## [Instruction]
Pick out every line of the listing below that contains the string "instances", and copy each one as it appears.

## [Data shown]
┌────────
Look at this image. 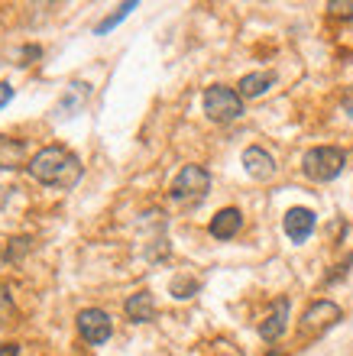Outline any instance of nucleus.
Returning a JSON list of instances; mask_svg holds the SVG:
<instances>
[{
    "label": "nucleus",
    "instance_id": "nucleus-17",
    "mask_svg": "<svg viewBox=\"0 0 353 356\" xmlns=\"http://www.w3.org/2000/svg\"><path fill=\"white\" fill-rule=\"evenodd\" d=\"M327 10H331L334 17H347V19H350L353 17V0H347V3H337V0H334V3H327Z\"/></svg>",
    "mask_w": 353,
    "mask_h": 356
},
{
    "label": "nucleus",
    "instance_id": "nucleus-1",
    "mask_svg": "<svg viewBox=\"0 0 353 356\" xmlns=\"http://www.w3.org/2000/svg\"><path fill=\"white\" fill-rule=\"evenodd\" d=\"M29 175L42 181V185L74 188L78 178H81V162H78L74 152L62 149V146H42L29 159Z\"/></svg>",
    "mask_w": 353,
    "mask_h": 356
},
{
    "label": "nucleus",
    "instance_id": "nucleus-9",
    "mask_svg": "<svg viewBox=\"0 0 353 356\" xmlns=\"http://www.w3.org/2000/svg\"><path fill=\"white\" fill-rule=\"evenodd\" d=\"M29 146L23 140H13V136H0V169H29Z\"/></svg>",
    "mask_w": 353,
    "mask_h": 356
},
{
    "label": "nucleus",
    "instance_id": "nucleus-8",
    "mask_svg": "<svg viewBox=\"0 0 353 356\" xmlns=\"http://www.w3.org/2000/svg\"><path fill=\"white\" fill-rule=\"evenodd\" d=\"M243 169L256 181H269L276 175V159L266 149H260V146H250V149H243Z\"/></svg>",
    "mask_w": 353,
    "mask_h": 356
},
{
    "label": "nucleus",
    "instance_id": "nucleus-16",
    "mask_svg": "<svg viewBox=\"0 0 353 356\" xmlns=\"http://www.w3.org/2000/svg\"><path fill=\"white\" fill-rule=\"evenodd\" d=\"M13 318V301H10V291L0 285V321Z\"/></svg>",
    "mask_w": 353,
    "mask_h": 356
},
{
    "label": "nucleus",
    "instance_id": "nucleus-14",
    "mask_svg": "<svg viewBox=\"0 0 353 356\" xmlns=\"http://www.w3.org/2000/svg\"><path fill=\"white\" fill-rule=\"evenodd\" d=\"M133 10H136V3H120V7L113 10L111 17H104L101 23H97V26H94V33H97V36H104V33H107V29H113V26H117V23H120L123 17H130Z\"/></svg>",
    "mask_w": 353,
    "mask_h": 356
},
{
    "label": "nucleus",
    "instance_id": "nucleus-20",
    "mask_svg": "<svg viewBox=\"0 0 353 356\" xmlns=\"http://www.w3.org/2000/svg\"><path fill=\"white\" fill-rule=\"evenodd\" d=\"M344 111H347V117L353 120V91H347V97H344Z\"/></svg>",
    "mask_w": 353,
    "mask_h": 356
},
{
    "label": "nucleus",
    "instance_id": "nucleus-11",
    "mask_svg": "<svg viewBox=\"0 0 353 356\" xmlns=\"http://www.w3.org/2000/svg\"><path fill=\"white\" fill-rule=\"evenodd\" d=\"M240 227H243L240 211H237V207H223V211H217L211 220V236L214 240H230V236H237Z\"/></svg>",
    "mask_w": 353,
    "mask_h": 356
},
{
    "label": "nucleus",
    "instance_id": "nucleus-4",
    "mask_svg": "<svg viewBox=\"0 0 353 356\" xmlns=\"http://www.w3.org/2000/svg\"><path fill=\"white\" fill-rule=\"evenodd\" d=\"M205 113L214 123H230L243 113V97L233 88L214 85L205 91Z\"/></svg>",
    "mask_w": 353,
    "mask_h": 356
},
{
    "label": "nucleus",
    "instance_id": "nucleus-15",
    "mask_svg": "<svg viewBox=\"0 0 353 356\" xmlns=\"http://www.w3.org/2000/svg\"><path fill=\"white\" fill-rule=\"evenodd\" d=\"M198 289H201V282L191 279V275H178V279H172V295H175V298H191Z\"/></svg>",
    "mask_w": 353,
    "mask_h": 356
},
{
    "label": "nucleus",
    "instance_id": "nucleus-3",
    "mask_svg": "<svg viewBox=\"0 0 353 356\" xmlns=\"http://www.w3.org/2000/svg\"><path fill=\"white\" fill-rule=\"evenodd\" d=\"M207 191H211V175L201 165H185L172 178V188H168L172 201H182V204H198Z\"/></svg>",
    "mask_w": 353,
    "mask_h": 356
},
{
    "label": "nucleus",
    "instance_id": "nucleus-12",
    "mask_svg": "<svg viewBox=\"0 0 353 356\" xmlns=\"http://www.w3.org/2000/svg\"><path fill=\"white\" fill-rule=\"evenodd\" d=\"M123 311H127V318L136 321V324H149V321L156 318V298H152V291H136V295H130L127 305H123Z\"/></svg>",
    "mask_w": 353,
    "mask_h": 356
},
{
    "label": "nucleus",
    "instance_id": "nucleus-6",
    "mask_svg": "<svg viewBox=\"0 0 353 356\" xmlns=\"http://www.w3.org/2000/svg\"><path fill=\"white\" fill-rule=\"evenodd\" d=\"M337 321H340V308H337L334 301L321 298L305 308V314H301V330H305V334H321V330L334 327Z\"/></svg>",
    "mask_w": 353,
    "mask_h": 356
},
{
    "label": "nucleus",
    "instance_id": "nucleus-19",
    "mask_svg": "<svg viewBox=\"0 0 353 356\" xmlns=\"http://www.w3.org/2000/svg\"><path fill=\"white\" fill-rule=\"evenodd\" d=\"M0 356H19L17 343H0Z\"/></svg>",
    "mask_w": 353,
    "mask_h": 356
},
{
    "label": "nucleus",
    "instance_id": "nucleus-5",
    "mask_svg": "<svg viewBox=\"0 0 353 356\" xmlns=\"http://www.w3.org/2000/svg\"><path fill=\"white\" fill-rule=\"evenodd\" d=\"M78 334H81L91 347H101V343H107L113 334V324H111V314L101 308H84L81 314H78Z\"/></svg>",
    "mask_w": 353,
    "mask_h": 356
},
{
    "label": "nucleus",
    "instance_id": "nucleus-21",
    "mask_svg": "<svg viewBox=\"0 0 353 356\" xmlns=\"http://www.w3.org/2000/svg\"><path fill=\"white\" fill-rule=\"evenodd\" d=\"M0 259H3V250H0Z\"/></svg>",
    "mask_w": 353,
    "mask_h": 356
},
{
    "label": "nucleus",
    "instance_id": "nucleus-10",
    "mask_svg": "<svg viewBox=\"0 0 353 356\" xmlns=\"http://www.w3.org/2000/svg\"><path fill=\"white\" fill-rule=\"evenodd\" d=\"M288 327V298H276V305H272V311L266 314V321L260 324V337L262 340H279L282 334H285Z\"/></svg>",
    "mask_w": 353,
    "mask_h": 356
},
{
    "label": "nucleus",
    "instance_id": "nucleus-18",
    "mask_svg": "<svg viewBox=\"0 0 353 356\" xmlns=\"http://www.w3.org/2000/svg\"><path fill=\"white\" fill-rule=\"evenodd\" d=\"M10 97H13V88H10L7 81H3V85H0V111H3V107L10 104Z\"/></svg>",
    "mask_w": 353,
    "mask_h": 356
},
{
    "label": "nucleus",
    "instance_id": "nucleus-7",
    "mask_svg": "<svg viewBox=\"0 0 353 356\" xmlns=\"http://www.w3.org/2000/svg\"><path fill=\"white\" fill-rule=\"evenodd\" d=\"M282 227H285V236L292 243H305L308 236L315 234V214L308 207H288Z\"/></svg>",
    "mask_w": 353,
    "mask_h": 356
},
{
    "label": "nucleus",
    "instance_id": "nucleus-13",
    "mask_svg": "<svg viewBox=\"0 0 353 356\" xmlns=\"http://www.w3.org/2000/svg\"><path fill=\"white\" fill-rule=\"evenodd\" d=\"M272 81H276V75H272V72H253V75H243L240 78L237 94H240V97H260V94H266L272 88Z\"/></svg>",
    "mask_w": 353,
    "mask_h": 356
},
{
    "label": "nucleus",
    "instance_id": "nucleus-2",
    "mask_svg": "<svg viewBox=\"0 0 353 356\" xmlns=\"http://www.w3.org/2000/svg\"><path fill=\"white\" fill-rule=\"evenodd\" d=\"M344 165H347V156L337 146H315L301 159V169H305V175L311 181H331V178H337L344 172Z\"/></svg>",
    "mask_w": 353,
    "mask_h": 356
}]
</instances>
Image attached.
└────────
## [Expected answer]
Returning a JSON list of instances; mask_svg holds the SVG:
<instances>
</instances>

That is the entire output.